YOUR INSTRUCTIONS:
Below, find the line containing "Madagascar salvatge: llegendes" and the line containing "Lonely Tree in the Chowan River by WeeZie"; reproduce exactly those two and every line between them, omitting pictures.

DATA FOR THIS EXERCISE:

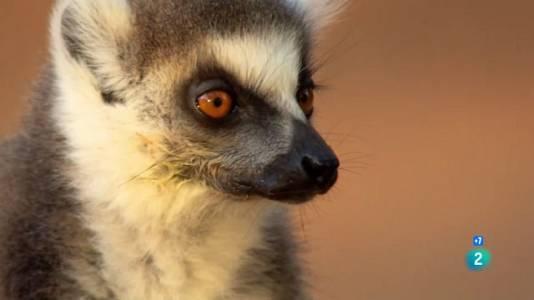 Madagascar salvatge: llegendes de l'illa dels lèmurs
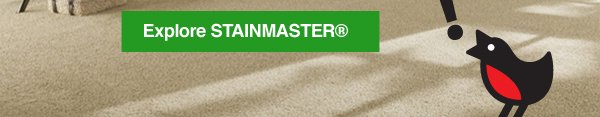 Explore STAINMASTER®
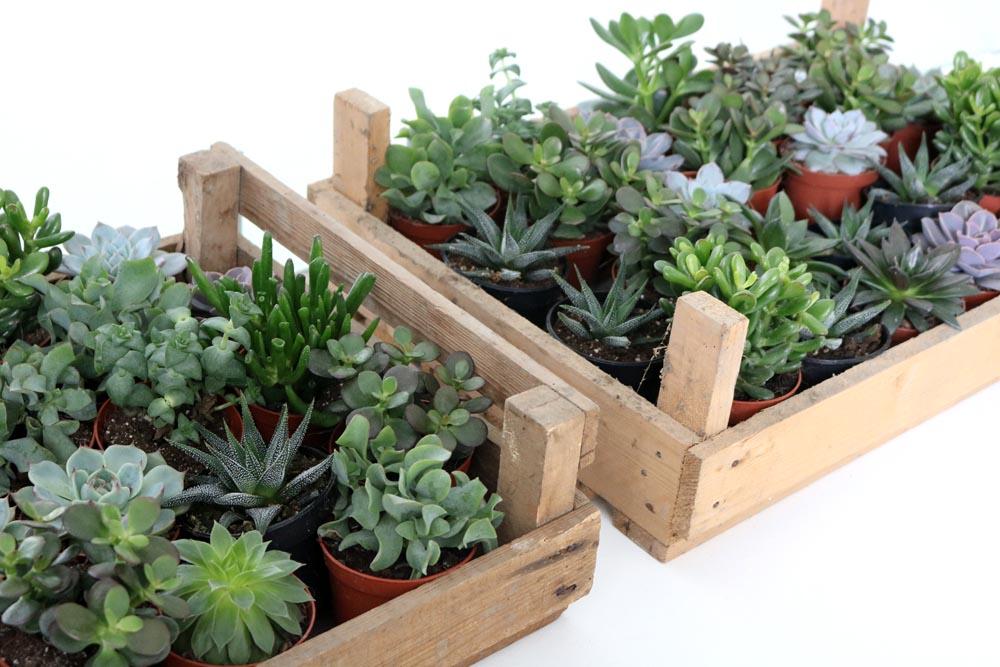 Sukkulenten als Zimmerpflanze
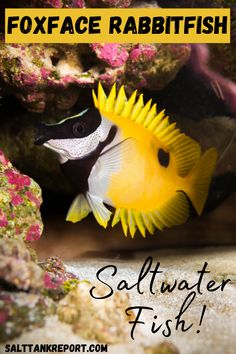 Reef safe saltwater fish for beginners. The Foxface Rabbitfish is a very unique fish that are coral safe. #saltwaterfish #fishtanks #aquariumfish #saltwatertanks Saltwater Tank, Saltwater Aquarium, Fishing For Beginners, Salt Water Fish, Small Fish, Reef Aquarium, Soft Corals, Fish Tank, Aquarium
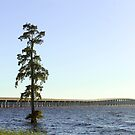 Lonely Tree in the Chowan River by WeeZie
* * *
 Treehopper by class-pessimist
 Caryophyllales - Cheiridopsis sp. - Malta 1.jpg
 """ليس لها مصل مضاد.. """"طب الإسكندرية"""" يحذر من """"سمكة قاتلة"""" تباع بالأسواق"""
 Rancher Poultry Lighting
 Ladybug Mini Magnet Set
--
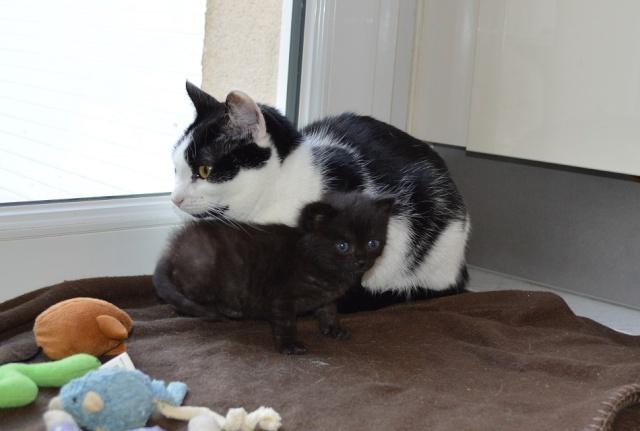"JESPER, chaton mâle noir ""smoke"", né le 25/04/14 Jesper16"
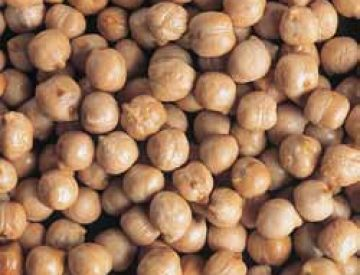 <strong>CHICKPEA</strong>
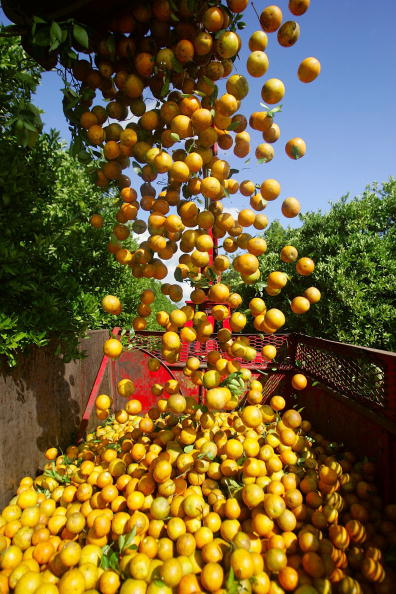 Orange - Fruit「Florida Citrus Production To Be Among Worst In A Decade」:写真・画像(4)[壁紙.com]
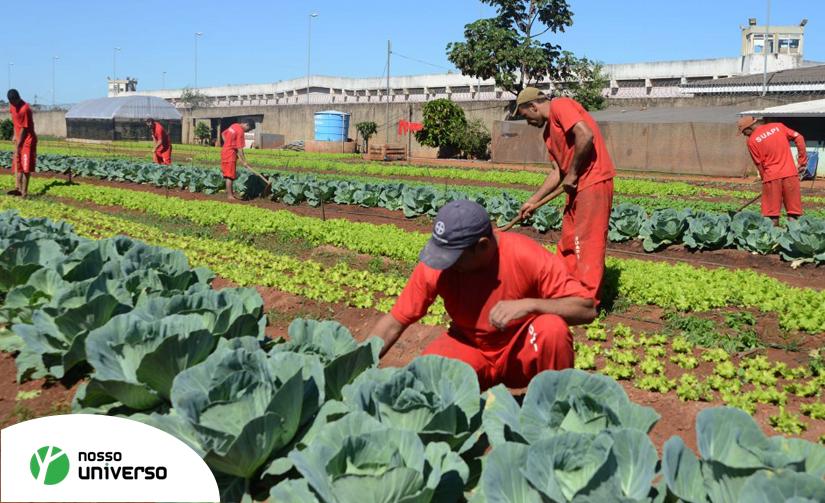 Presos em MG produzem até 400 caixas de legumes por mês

TASK ANSWER:
 Madagascar salvatge: llegendes de l'illa dels lèmurs
 Explore STAINMASTER®
 Sukkulenten als Zimmerpflanze
 Reef safe saltwater fish for beginners. The Foxface Rabbitfish is a very unique fish that are coral safe. #saltwaterfish #fishtanks #aquariumfish #saltwatertanks Saltwater Tank, Saltwater Aquarium, Fishing For Beginners, Salt Water Fish, Small Fish, Reef Aquarium, Soft Corals, Fish Tank, Aquarium
 Lonely Tree in the Chowan River by WeeZie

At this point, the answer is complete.